Yoshikawa et al. [9] reported the effects of Daikenchuto on the inflammatory response of patients following laparoscopic colorectal resection. Thirty patients who underwent laparoscopic colectomy for colorectal carcinoma were divided into a Daikenchuto group (D group, 7.5 g/day from the day after surgery until the seventh postoperative day) and a control group (C group). The time until first flatus was significantly shorter in the D group than in the C group. The C reactive protein (CRP) level was significantly lower in the D group than in the C group on the third postoperative day. Daikenchuto administration significantly suppressed postoperative inflammation following surgery for colorectal cancer.

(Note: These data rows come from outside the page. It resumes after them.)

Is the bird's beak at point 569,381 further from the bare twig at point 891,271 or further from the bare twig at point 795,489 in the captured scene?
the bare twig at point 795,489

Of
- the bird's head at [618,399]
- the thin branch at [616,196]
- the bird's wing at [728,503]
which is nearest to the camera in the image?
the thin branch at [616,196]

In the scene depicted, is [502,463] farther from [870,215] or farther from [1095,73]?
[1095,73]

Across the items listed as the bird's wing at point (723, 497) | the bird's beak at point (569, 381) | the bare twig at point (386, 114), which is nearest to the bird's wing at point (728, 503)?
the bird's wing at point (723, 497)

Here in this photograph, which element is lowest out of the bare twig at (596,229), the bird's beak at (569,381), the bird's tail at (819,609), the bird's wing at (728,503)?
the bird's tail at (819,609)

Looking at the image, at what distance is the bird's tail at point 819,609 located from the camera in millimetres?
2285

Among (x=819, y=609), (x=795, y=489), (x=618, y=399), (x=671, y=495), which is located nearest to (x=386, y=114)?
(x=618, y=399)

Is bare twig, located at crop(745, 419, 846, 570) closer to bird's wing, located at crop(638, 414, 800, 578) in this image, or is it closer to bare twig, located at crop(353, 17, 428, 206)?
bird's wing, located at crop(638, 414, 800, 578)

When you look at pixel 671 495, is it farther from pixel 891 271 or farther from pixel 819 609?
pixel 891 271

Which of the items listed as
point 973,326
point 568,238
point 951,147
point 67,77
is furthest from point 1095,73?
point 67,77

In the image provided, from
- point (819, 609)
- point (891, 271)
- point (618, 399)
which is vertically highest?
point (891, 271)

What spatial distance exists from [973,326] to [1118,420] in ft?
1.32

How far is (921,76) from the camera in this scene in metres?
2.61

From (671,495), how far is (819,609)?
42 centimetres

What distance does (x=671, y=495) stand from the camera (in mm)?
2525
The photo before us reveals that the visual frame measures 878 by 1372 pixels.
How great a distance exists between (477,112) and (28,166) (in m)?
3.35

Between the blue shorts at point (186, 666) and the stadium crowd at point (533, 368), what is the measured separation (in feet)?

Radiation-induced enteritis is a serious clinical problem for which there is no current standard management. Takeda et al. [10] evaluated a patient with radiation-induced enteritis whose clinical symptoms were much improved by treatment with Daikenchuto administered orally (7.5 g/day). Abdominal distention was evaluated objectively with computed tomography. Gastrointestinal symptoms associated with radiation-induced enteritis were controlled successfully with Daikenchuto. Daikenchuto treatment may be useful for the management of radiation-induced enteritis, according to this case study.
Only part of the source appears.